Substância presente no cacau pode causar vômitos e complicações neurológicas, em cães e gatos
Com a proximidade da Páscoa e mais chocolates à
disposiçao dentro de casa, cresce o risco de intoxicação de animais de
estimação. Cães e gatos são mais sensíveis a substâncias presentes no cacau, e
a ingestão, mesmo em pequenas quantidades, pode provocar reações graves.
Especialistas alertam que a atenção deve ser redobrada durante o período, especialmente
em ambientes em que os alimentos ficam ao alcance dos pets.
De acordo com a professora de Medicina Veterinária
da Universidade Anhembi Morumbi, integrante do maior e mais inovador
ecossistema de qualidade do Brasil: o Ecossistema Ânima, Aline Zoppa, o
principal perigo está na teobromina, um composto presente no chocolate que o
organismo dos animais não consegue metabolizar de forma eficiente. “A
teobromina é tóxica para cães e gatos. Dependendo da quantidade ingerida e do
porte do animal, pode causar desde sintomas gastrointestinais, como vômitos e
diarreia, até alterações cardíacas, tremores e convulsões”, explica.
O risco varia de acordo com o tipo de chocolate.
Versões mais amargas e com maior concentração de cacau são ainda mais
perigosas, enquanto chocolates ao leite também oferecem risco, embora em menor
intensidade. Em filhotes e animais de pequeno porte, a ingestão de pequenas
quantidades já pode desencadear quadros de intoxicação.

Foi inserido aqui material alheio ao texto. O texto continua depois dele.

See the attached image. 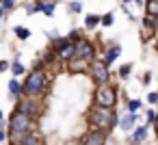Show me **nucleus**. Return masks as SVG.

A especialista destaca que, durante a Páscoa, é
comum que os tutores consumam chocolate em ambientes compartilhados com os
pets, o que aumenta a chance de acidentes. “É importante evitar comer chocolate
perto dos animais e ter cuidado com pedaços que possam cair no chão. Cães,
principalmente, têm o hábito de ingerir rapidamente qualquer alimento
disponível”, alerta.
Outro ponto de atenção está no armazenamento. Ovos
de Páscoa e outros doces devem ser mantidos fora do alcance dos animais, em
locais seguros e fechados. Embalagens também podem representar risco, já que
podem ser ingeridas e causar obstruções.
Em casos de ingestão acidental, a orientação é procurar atendimento veterinário
o mais rápido possível. “O tempo de resposta é fundamental para reduzir os
danos. Ao perceber qualquer comportamento diferente, como agitação, salivação
excessiva ou vômitos, o tutor deve buscar ajuda imediata”, reforça Aline.
A Páscoa é um momento de celebração, mas exige atenção redobrada com os animais de estimação. Pequenas mudanças de hábito, como evitar o consumo de chocolate próximo aos pets e garantir o armazenamento adequado dos alimentos, fazem diferença para prevenir acidentes e garantir a segurança dos animais durante o período.